A month ago, crypto’s most important piece of U.S. legislation cleared its first real Senate test. Now it faces the harder one.

In May 2026, the CLARITY Act — the Digital Asset Market Clarity Act — passed the Senate Banking Committee by a vote of 15-9, with all 13 Republicans joined by two Democrats. That was the milestone that made headlines. But committee passage only opens the door; it doesn’t walk the bill through it. The question now is whether the most significant crypto market-structure bill in U.S. history can survive the full Senate before the legislative window closes.


Where the Bill Stands

Since the committee vote, the CLARITY Act has been placed on the Senate Legislative Calendar under General Orders (Calendar No. 423), making it formally eligible for full Senate floor consideration. In procedural terms, that’s meaningful: the bill is no longer stuck in committee limbo. It’s in the queue.
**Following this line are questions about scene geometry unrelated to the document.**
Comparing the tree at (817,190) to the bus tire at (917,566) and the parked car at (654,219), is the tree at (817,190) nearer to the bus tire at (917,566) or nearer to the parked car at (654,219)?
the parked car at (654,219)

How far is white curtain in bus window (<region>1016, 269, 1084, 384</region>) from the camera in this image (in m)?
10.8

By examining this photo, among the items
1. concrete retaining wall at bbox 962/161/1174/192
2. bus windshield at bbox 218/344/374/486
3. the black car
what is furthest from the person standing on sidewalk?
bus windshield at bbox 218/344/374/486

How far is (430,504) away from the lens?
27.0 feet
But “eligible” and “scheduled” are different things, and “scheduled” and “passed” are different still. Several committee Democrats who voted yes were explicit that their committee support does not guarantee their votes on the floor without further progress on outstanding issues. The bill advanced; it did not lock in a majority.


What the CLARITY Act Actually Does

The reason the industry has fought so hard for this bill is that it resolves the question that has hung over U.S. crypto for years: who’s in charge?

At its core, the CLARITY Act draws the jurisdictional line between two regulators. Investment-contract assets fall under the SEC. Digital commodities — particularly network tokens — would be regulated by the CFTC. That single distinction is what countless enforcement actions, court fights, and compliance headaches have turned on. Codifying it would replace regulation-by-enforcement with an actual rulebook.

The bill reaches well beyond that split. It addresses illicit finance, DeFi, limits on stablecoin yield, tokenization standards, developer protections, and customer-property and bankruptcy protections — a comprehensive attempt to give the entire digital-asset market a structure rather than a patchwork.


The Obstacles

Eligibility for the floor is the start of a gauntlet, not the end of one. Four hurdles stand out.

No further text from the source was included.